[Scene-based reasoning records]
◆ ◆ ◆ ◆
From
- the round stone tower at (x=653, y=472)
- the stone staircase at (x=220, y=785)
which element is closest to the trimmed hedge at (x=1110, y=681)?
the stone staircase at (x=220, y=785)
◆ ◆ ◆ ◆
PROBLEM STATEMENT.
Put the records above into a two-column CSV with the header text,answer and one row per record. Wrap every field in double quotes and replace any line breaks inside a field with spaces.

RESULT.
text,answer
"From - the round stone tower at (x=653, y=472) - the stone staircase at (x=220, y=785) which element is closest to the trimmed hedge at (x=1110, y=681)?","the stone staircase at (x=220, y=785)"